Neither Microsoft Corporation (NASDAQ:MSFT) nor Google Inc. (NASDAQ:GOOG) will undoubtedly be happy about such dual-booting products. However, Intel Corporation (NASDAQ:INTL) seems to be completely sold on the idea, and will most probably support OEMs in creating such products by subsidising the required technology. Most probably, they will also assist in marketing such 2-in-1 hybrid notebooks, as they have done so with Ultrabooks in the past couple of years. Intel wants to ship around 40 million tablet units powered by their chipsets this year and they seem to use all tactics they can in order to achieve this target.
As of now, only a handful of tablets running Android have been powered by Intel’s processors, because they do not offer any significant advantage over Qualcomm’s Snapdragon or MediaTek’s SoCs (System On A Chip) that are based on ARM’s architecture. But Intel’s new BayTrail-T chipsets are of a unique kind, which can run both Android and Windows operating system on the same platform.
Micromax has revealed the world’s first Windows Android dual-boot tablet, dubbed as – the Canvas LapTab. Asus, at the same event, revealed – the Transformer Book Duet, which runs both Windows 8.1 and Android 4.2.2 Jelly Bean in dual-OS mode. While Micromax Canvas LapTab is powered by a low performance 1.46 GHz Intel Celeron processor, the Asus Transformer Book Duet is powered by the powerful Intel Core (i3/i5/i7) series of processors. Also, Micromax’s offering requires users to reboot the device to switch operating systems, while no such restrictions exist on the Asus device.

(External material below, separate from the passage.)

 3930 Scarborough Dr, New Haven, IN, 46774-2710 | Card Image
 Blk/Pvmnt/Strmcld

If Intel manages to provide a hassle-free dual-booting tablet, such as the Asus Transformer Book Duet, which can switch between operating systems within 4 seconds, people might actually be interested in buying such devices. But making such a device is neither easy, nor cost effective, because it needs more storage and longer development time. Operating system licensing fees also adds to the cost of the device but according to recent reports, Microsoft is considering dropping the licensing fees for Windows Phone, while Android does not have any licensing fees, as Google gives it away for free at the condition that manufacturers include Google’s services like Gmail and the Play Store on their devices.
But what is the need for dual-boot devices? Windows is better for productivity related apps such as Microsoft Office, while Android is better for entertainment related needs such as media consumption and games. According to a report, Windows 8 and Windows 8 RT combined, Microsoft’s tablet market share was a meagre 3% in Q2, 2013. Currently, there are only 100,000 apps and games on the Windows Phone Store, which is around 8-10% of what Android and iOS app stores offer. On a dual-boot device, however, if users can’t find a required app or service, they can fall back on Android.

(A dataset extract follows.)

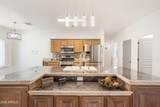 9354 Deer Ridge Trail - Photo 29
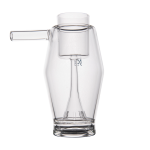 MJ Arsenal Proxy Bubbler - Image 26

Intel’s chips can run conventional apps while tablets based on Qualcomm chipsets are compatible with Windows RT apps only. It is no wonder, then, that Microsoft is looking to merge Windows Phone and Windows RT with the release of Windows 9, which is codenamed Threshold. AMD is also said to be working on chips that can power both Windows 8 as well as Android. Consumer interest in Windows tablets has been lukewarm to begin with, and has waned as time went by. Intel’s latest ploy to offer Windows tablets that can also boot into Android will not only work as a bait to get more tablet manufacturers interested in using Intel chipsets in the upcoming tablets, but also in getting consumers more interested in Windows tablets.